Aquí encontramos el engaño inherente en la idea del «mundo mejor», que se manifiesta hoy, incluso entre los cristianos, como el verdadero objetivo de nuestra esperanza y la auténtica norma de moralidad. El «Reino de Dios» ha sido sustituido casi totalmente en la conciencia general, hasta donde puedo ver, por la Utopía de un mejor mundo futuro por el cual nos esforzamos y que se convierte en el verdadero punto de referencia de la moralidad, una moralidad que por lo tanto se combina nuevamente con una filosofía de la evolución y la historia, y crea normas por sí misma calculando aquello que puede ofrecer mejores condiciones de vida.
No niego que precisamente de este modo se desencadenen las energías de la gente joven y que los resultados son fructíferos en términos de nuevas aspiraciones de actividad desinteresada. Sin embargo, el futuro no es suficiente como norma exhaustiva para el esfuerzo humano. Al reducirse el Reino de Dios al «mundo mejor» de mañana, el presente en definitiva afirmará sus derechos contra algún futuro imaginario. La evasión en el mundo de las drogas es la consecuencia lógica de convertir la Utopía en un ídolo. Siendo difícil el arribo de ese mundo, el hombre lo conduce hacia sí mismo o se lanza precipitadamente hacia él. Es peligroso, por lo tanto, si la terminología del mundo mejor predomina en las oraciones y los sermones y sustituye inadvertidamente la fe con un placebo.
***
Todo lo dicho aquí puede parecer a muchos demasiado negativo. No se ha pretendido, por supuesto, describir la situación de la Iglesia en su totalidad, con todos sus elementos positivos y negativos, sino más bien señalar los obstáculos para la fe en el contexto europeo.

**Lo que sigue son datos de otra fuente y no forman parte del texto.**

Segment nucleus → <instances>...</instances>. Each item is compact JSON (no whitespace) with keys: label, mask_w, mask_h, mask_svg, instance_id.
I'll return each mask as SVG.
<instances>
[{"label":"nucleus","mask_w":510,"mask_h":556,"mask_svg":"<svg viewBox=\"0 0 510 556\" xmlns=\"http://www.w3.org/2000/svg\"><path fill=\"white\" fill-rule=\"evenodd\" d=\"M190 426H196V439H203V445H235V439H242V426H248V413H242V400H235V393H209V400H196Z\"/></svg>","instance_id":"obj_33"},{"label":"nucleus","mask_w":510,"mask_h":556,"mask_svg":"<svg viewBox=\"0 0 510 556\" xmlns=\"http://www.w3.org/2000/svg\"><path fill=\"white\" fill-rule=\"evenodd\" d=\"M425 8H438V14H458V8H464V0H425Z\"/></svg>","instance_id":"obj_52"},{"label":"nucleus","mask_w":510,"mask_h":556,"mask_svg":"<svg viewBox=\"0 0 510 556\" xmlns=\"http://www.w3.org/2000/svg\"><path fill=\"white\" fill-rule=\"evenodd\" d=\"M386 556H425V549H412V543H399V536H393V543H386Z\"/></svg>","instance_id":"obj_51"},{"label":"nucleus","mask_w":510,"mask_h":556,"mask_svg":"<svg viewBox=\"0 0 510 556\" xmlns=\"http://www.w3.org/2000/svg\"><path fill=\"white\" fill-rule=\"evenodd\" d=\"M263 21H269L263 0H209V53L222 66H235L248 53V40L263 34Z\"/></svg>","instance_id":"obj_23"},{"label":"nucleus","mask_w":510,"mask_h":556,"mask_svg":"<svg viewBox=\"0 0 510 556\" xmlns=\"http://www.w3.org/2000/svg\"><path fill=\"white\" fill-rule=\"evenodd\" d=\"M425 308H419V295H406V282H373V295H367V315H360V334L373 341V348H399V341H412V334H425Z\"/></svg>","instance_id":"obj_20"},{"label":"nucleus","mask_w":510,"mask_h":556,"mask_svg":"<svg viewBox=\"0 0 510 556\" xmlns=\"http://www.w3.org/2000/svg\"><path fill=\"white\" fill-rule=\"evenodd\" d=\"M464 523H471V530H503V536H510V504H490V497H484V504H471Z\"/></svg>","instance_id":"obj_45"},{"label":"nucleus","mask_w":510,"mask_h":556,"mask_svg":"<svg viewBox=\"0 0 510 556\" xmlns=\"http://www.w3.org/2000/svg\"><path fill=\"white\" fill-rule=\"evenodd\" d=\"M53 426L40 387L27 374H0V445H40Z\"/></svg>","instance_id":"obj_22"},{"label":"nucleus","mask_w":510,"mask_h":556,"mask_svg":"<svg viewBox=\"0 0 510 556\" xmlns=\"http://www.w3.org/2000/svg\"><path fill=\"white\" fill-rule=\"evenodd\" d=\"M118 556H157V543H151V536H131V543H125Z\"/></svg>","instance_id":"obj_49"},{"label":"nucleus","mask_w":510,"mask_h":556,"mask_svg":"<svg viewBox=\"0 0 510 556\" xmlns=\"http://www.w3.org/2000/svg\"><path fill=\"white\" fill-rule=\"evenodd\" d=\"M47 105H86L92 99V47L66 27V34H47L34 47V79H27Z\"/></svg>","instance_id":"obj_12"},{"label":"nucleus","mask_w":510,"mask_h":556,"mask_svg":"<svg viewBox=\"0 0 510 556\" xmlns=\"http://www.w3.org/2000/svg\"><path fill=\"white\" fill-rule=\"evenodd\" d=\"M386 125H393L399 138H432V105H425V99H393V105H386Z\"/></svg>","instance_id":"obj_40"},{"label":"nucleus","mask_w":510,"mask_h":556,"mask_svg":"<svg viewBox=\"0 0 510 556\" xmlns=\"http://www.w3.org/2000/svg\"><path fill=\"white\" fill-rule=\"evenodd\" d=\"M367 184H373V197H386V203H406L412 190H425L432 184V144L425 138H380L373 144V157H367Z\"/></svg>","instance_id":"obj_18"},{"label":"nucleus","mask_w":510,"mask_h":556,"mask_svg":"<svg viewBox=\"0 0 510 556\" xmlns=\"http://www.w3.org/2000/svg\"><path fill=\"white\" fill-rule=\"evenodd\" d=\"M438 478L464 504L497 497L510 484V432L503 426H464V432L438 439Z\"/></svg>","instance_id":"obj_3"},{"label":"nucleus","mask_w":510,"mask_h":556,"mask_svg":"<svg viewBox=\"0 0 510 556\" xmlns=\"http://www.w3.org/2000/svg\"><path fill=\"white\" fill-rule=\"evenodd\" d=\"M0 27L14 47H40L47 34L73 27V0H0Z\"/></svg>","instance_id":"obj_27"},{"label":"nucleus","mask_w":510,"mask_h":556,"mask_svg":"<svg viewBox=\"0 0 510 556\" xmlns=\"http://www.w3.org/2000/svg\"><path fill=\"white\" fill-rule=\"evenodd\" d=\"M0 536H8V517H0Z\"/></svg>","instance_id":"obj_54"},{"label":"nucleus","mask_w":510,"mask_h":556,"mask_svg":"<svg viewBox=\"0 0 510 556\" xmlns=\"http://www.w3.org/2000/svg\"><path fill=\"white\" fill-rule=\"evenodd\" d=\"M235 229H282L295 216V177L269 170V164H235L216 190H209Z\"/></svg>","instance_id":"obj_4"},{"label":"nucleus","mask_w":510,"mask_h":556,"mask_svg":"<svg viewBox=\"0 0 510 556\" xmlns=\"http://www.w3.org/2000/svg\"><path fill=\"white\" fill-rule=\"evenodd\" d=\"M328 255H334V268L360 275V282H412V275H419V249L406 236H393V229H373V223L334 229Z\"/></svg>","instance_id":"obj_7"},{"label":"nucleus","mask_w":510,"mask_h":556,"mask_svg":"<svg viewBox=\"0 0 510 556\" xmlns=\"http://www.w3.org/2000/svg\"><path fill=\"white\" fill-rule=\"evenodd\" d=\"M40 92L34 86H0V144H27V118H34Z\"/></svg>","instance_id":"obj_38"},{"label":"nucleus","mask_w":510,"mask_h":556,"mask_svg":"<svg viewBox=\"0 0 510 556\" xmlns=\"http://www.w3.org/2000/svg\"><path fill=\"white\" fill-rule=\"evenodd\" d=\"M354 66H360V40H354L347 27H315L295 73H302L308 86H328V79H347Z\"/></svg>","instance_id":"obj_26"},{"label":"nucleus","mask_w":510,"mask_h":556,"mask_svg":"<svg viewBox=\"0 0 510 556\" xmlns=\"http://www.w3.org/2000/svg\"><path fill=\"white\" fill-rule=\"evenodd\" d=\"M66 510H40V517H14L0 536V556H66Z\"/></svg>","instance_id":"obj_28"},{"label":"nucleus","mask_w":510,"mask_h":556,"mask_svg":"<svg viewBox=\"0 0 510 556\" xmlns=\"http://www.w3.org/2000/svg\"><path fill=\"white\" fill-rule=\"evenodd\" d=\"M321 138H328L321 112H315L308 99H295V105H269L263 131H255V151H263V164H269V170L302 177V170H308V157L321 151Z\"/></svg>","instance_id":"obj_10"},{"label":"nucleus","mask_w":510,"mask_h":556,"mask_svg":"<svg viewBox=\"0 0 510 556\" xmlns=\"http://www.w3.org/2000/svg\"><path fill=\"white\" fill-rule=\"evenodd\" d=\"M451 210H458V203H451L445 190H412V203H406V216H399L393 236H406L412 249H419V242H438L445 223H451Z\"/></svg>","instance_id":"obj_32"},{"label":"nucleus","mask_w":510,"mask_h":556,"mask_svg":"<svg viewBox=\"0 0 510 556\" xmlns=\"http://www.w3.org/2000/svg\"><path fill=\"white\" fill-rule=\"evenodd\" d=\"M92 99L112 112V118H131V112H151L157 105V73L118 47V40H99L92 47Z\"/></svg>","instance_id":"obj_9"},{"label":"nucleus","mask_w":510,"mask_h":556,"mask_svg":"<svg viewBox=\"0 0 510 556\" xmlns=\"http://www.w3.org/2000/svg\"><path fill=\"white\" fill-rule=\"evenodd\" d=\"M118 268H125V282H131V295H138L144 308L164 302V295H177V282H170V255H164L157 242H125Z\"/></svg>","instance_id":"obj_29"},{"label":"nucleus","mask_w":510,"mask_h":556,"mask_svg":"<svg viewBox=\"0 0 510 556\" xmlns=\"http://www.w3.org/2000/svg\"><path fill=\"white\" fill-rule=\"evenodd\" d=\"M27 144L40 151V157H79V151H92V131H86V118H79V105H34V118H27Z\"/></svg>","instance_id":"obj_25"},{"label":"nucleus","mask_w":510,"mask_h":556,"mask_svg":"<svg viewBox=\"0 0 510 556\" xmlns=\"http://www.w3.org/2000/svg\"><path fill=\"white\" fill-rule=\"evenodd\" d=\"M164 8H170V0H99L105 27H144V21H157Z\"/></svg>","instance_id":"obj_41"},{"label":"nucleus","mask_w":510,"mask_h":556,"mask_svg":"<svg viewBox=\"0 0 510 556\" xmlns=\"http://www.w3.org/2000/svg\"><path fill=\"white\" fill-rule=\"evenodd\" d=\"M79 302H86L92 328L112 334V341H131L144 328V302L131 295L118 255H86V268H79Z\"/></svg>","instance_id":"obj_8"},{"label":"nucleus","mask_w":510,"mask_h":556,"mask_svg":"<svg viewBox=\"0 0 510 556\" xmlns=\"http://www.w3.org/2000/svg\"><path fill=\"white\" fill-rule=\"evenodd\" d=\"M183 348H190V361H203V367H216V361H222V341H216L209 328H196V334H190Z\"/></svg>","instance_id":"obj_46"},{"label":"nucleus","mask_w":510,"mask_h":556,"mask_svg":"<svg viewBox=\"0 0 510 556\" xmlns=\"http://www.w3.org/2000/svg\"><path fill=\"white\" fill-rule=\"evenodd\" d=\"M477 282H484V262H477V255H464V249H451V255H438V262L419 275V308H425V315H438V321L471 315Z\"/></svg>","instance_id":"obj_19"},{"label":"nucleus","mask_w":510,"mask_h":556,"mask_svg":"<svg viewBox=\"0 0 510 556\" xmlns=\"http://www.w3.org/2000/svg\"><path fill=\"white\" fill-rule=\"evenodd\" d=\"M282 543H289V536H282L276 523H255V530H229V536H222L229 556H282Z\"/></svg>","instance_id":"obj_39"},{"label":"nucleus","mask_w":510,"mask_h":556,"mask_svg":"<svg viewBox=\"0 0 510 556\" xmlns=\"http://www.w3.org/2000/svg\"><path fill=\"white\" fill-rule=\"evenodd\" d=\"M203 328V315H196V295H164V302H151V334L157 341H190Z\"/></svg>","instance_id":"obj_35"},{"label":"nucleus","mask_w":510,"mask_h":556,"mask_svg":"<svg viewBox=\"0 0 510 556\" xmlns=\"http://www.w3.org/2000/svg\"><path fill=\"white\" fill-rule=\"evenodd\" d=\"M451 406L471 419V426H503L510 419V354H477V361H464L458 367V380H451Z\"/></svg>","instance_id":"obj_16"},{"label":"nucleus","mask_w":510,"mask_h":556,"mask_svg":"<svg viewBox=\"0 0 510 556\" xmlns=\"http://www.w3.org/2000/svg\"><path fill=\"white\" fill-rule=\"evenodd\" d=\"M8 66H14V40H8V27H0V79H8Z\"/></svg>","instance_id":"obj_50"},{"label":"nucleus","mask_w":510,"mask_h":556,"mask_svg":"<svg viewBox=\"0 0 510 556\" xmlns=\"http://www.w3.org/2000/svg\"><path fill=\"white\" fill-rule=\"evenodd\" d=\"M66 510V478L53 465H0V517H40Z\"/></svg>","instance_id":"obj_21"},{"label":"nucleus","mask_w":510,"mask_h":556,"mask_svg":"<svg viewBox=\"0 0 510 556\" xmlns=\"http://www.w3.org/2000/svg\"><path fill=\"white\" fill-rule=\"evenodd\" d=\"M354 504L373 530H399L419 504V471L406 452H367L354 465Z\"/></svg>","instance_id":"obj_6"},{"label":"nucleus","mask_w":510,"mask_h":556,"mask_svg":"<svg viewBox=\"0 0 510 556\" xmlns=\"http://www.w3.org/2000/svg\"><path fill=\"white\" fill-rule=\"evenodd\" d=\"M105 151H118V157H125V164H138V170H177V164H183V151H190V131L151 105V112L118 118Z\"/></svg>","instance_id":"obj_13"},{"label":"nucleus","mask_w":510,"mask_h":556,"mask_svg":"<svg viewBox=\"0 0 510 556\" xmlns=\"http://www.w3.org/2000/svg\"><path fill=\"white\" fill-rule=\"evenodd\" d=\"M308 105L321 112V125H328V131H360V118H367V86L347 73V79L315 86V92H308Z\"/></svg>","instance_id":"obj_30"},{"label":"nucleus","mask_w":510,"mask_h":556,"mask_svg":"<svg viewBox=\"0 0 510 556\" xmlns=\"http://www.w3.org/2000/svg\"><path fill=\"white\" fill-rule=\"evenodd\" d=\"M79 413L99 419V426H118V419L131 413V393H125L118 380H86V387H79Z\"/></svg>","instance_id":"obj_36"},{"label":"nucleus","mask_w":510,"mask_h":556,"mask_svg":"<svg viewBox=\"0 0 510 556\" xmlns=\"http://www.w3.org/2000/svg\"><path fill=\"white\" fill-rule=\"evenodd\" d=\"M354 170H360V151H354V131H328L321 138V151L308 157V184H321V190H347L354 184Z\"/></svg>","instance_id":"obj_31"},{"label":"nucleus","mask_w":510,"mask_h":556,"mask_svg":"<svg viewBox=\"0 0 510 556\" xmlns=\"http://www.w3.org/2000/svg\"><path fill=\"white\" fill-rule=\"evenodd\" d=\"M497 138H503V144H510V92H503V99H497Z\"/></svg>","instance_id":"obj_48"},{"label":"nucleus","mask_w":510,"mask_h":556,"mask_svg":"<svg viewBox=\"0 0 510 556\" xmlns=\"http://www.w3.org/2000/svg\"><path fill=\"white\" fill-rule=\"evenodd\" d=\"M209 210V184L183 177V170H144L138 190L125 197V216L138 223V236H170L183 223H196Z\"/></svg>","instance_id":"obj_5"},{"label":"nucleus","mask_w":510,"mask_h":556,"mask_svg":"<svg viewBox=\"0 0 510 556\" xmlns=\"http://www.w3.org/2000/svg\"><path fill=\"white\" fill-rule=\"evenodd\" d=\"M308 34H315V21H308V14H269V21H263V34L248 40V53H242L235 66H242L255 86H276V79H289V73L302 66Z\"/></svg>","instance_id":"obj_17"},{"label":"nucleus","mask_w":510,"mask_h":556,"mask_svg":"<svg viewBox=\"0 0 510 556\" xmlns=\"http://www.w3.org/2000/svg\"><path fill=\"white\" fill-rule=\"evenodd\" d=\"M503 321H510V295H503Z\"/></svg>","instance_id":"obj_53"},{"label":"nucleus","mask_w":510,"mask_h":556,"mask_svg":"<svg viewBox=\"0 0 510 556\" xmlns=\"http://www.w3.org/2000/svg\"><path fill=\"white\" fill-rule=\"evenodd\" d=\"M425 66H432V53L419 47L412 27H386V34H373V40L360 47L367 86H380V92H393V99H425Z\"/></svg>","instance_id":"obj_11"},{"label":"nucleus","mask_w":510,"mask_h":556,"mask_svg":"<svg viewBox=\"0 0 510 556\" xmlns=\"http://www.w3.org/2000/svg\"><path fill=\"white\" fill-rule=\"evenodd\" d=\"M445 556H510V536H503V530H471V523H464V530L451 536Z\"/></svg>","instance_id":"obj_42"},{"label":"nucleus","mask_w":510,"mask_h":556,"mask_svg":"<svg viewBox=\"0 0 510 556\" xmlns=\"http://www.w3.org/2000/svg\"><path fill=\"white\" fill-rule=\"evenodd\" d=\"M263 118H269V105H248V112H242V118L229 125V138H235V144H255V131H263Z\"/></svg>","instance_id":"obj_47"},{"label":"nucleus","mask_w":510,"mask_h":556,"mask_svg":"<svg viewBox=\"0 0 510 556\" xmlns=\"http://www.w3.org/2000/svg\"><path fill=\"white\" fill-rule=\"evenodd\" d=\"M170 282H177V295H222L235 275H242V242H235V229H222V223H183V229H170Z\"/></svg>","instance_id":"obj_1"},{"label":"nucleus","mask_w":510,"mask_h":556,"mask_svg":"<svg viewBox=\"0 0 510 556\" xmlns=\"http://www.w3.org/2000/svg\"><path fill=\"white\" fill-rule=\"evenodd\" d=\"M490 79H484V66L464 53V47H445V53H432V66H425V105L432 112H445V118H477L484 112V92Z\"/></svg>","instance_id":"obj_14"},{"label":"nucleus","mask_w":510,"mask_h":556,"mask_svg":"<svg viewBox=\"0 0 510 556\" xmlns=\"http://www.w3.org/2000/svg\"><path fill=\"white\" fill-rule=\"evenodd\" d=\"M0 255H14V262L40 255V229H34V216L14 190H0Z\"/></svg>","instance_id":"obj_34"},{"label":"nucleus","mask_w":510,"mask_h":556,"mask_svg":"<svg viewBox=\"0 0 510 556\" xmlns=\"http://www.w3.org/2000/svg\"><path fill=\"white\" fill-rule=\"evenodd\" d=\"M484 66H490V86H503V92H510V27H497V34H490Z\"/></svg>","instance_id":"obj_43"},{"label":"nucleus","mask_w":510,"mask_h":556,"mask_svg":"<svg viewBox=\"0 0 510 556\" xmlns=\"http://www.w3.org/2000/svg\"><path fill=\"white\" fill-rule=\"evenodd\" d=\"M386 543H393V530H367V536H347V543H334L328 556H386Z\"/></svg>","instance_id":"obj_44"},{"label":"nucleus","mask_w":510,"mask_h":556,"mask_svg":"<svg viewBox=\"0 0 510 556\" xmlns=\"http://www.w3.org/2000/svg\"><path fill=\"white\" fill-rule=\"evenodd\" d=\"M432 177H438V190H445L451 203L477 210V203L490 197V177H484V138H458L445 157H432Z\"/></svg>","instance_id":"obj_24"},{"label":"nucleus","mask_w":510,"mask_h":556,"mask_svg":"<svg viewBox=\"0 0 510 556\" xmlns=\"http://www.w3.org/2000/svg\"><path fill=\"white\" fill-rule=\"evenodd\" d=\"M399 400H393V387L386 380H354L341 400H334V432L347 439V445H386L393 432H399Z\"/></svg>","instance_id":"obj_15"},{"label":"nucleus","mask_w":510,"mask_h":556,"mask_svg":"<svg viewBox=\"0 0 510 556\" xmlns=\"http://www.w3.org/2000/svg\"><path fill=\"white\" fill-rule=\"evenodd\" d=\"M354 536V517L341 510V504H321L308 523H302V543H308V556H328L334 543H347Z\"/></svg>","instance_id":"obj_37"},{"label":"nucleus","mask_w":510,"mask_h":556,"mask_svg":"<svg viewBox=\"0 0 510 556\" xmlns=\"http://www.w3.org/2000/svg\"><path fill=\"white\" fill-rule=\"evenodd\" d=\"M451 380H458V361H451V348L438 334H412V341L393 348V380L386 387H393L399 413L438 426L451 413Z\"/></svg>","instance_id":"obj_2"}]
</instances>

Dentro de las limitaciones de este tema, no he pretendido presentar un análisis exhaustivo. Mi única intención ha sido examinar, más allá de los problemas individuales que están surgiendo constantemente, los motivos más profundos que han dado origen a las dificultades individuales en formas siempre cambiantes.
Únicamente aprendiendo a comprender ese rasgo fundamental de la existencia moderna que se niega a aceptar la fe antes de examinar todos sus contenidos, podremos recobrar la iniciativa en vez de simplemente responder a las interrogantes planteadas. Sólo entonces podremos revelar la fe como la alternativa que el mundo espera después del fracaso de los experimentos del liberalismo y el marxismo. Éste es el desafío de hoy para la cristiandad y aquí reside nuestra gran responsabilidad como cristianos en el momento actual.